• _Excerpt_
+-------+
In the Bible, Repeated Is Related
In Hebrew literature, repetition was more of a “load-bearing” literary device than it is in modern English. It is everywhere in the Bible; we just aren't equipped to see it.
The Bible is a network of internal connections and repetitions. When you find one, it is good to start exploring the connection with the assumption that “repeated is related.”
What the Bible Does With Repetition
In Hebrew literature, repetition was more of a “load-bearing” literary device than in modern English. Lacking punctuation, the writers of the Bible could emphasize ideas by repeating them.
“More than watchmen wait for the morning, more than watchmen wait for the morning.” Psalm 130:6
They could put the same idea twice in a slightly different way, underscoring their meaning:
“The cords of death entangled me; the torrents of destruction overwhelmed me. The cords of the grave coiled around me; the snares of death confronted me.” Psalm 18:4-5
They could also take the first line and invert it, making the second line say the opposite:
“Enter through the narrow gate. For wide is the gate and broad is the road that leads to destruction, and many enter through it. But small is the gate and narrow the road that leads to life, and only a few find it.” (Matthew 7:14)
+-------+
• _Given task 1_
Answer these questions about the article on biblical repetition, one per line:
(a) What did the writers of the Bible lack that led them to emphasize ideas by repeating them?
(b) Which verse is quoted for the words "More than watchmen wait for the morning"?
(c) When the first line is inverted, what does the second line do?
• _Given task 2_
Which Bible references are cited in the article on biblical repetition? List them all.

• _Data segment_
+-------+
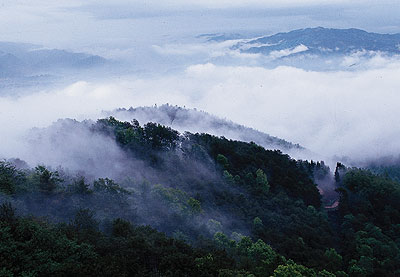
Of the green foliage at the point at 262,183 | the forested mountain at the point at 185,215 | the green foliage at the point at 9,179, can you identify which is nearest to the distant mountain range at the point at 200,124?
the forested mountain at the point at 185,215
+-------+
• _Full output 1_
(a) Punctuation.
(b) Psalm 130:6.
(c) It says the opposite.

• _Full output 2_
Psalm 130:6
Psalm 18:4-5
Matthew 7:14